___ Extrait fourni ___

Si on est vraiment obsessionnelle de la réduction et qu'on aime l'humour noir, on peut même s'autoriser un petit oxymort: Enfanter tue. »
Donner la vie serait donc intrinsèquement criminel. Difficile de ne pas convoquer Sublime, forcément sublime Christine V, le texte controversé de Marguerite Duras publié dans Libération en 1987 au sujet de l’affaire Grégory. Elle ose y sous-entendre que celle qui donne la vie aurait des raisons de la reprendre. Duras tente d’y expliquer la folie d’une mère infanticide en la liant à la question des femmes, elles-mêmes victimes, opprimées des sociétés patriarcales. Elle écrit: « Christine V. innocente qui peut-être a tué sans savoir comme moi j’écris sans savoir, les yeux contre la vitre à essayer de voir clair dans le noir grandissant du soir de ce jour d’octobre ». Novatchok aussi est présentée dans son brouillard de fragilités.
Désespoir, crises de larmes, on la suppose dépassée, consciente parfois, honteuse souvent de son impuissance. Dans les deux textes, il y a ce triste spectacle des mutations de femme en mère, de femme en Croquemitaine. D’une défiguration inhérente au processus de maternalité*. La violence maternelle, héritée chez Léna Ghar et socio-politique chez Marguerite Duras, expose la mère dans une représentation de suppliciée.

___

**Consigne:**
Relevez, s'il vous plaît, tous les noms de personnes ou de personnages qui figurent dans l'extrait, chacun une seule fois.

___ Matériel fourni ___

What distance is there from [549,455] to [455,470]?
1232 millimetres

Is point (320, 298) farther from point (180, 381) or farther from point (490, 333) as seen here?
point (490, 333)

___

**Réponse attendue:**
Christine V, Marguerite Duras, Grégory, Novatchok, Léna Ghar